* Excerpt:
This is related to the Banach-Tarski paradox. One of the sites mentioned in that thread has a beautiful "experiment" on equidcomposability: Let A be a unit circle, and B be a unit circle with one point missing. It turns out that you can divide B into two subsets, rotate one of them, and then put the pieces back in such a way that you obtain a full circle.

Since it's close to 3am for me, I may be suffering from a case of LOSM (Lack Of Sleep Moronism), but...
Isn't there 2*pi radians in a circle? And if my brain is still working correctly, that would mean there are only 6 points that are an integer number of radians clockwise around a circle.
Unless of course you keep making revolutions around the circle, but isn't that cheating?
And if you are going to cheat this way, why bother with set V since it would then be empty if you include everything in set U?
Also, if you keep going around the circle, eventually you'll get to the point that was missing, therefore there will be one integer that doesn't get included in set U and due to the irrationality of Pi preventing two such points from coinciding, won't you still be missing a point after rotating the set?

Sorry, but this sounds like the 'ol 2=1 "proof". Please explain why better if this is true.

* Data block:
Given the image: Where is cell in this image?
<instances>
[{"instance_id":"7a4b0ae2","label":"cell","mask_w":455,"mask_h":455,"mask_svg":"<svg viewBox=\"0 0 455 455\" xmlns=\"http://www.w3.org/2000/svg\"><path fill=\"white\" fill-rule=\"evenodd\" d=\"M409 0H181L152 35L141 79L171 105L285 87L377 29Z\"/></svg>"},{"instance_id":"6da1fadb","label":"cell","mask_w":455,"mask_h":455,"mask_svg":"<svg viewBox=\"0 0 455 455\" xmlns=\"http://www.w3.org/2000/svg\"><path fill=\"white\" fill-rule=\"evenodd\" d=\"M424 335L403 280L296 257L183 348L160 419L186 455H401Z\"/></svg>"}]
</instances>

* Instructions for the task:
Reproduce the passage of the circle paradox post starting with "Isn't there 2*pi" and going on through "around a circle.".

* Answer for this exercise:
Isn't there 2*pi radians in a circle? And if my brain is still working correctly, that would mean there are only 6 points that are an integer number of radians clockwise around a circle.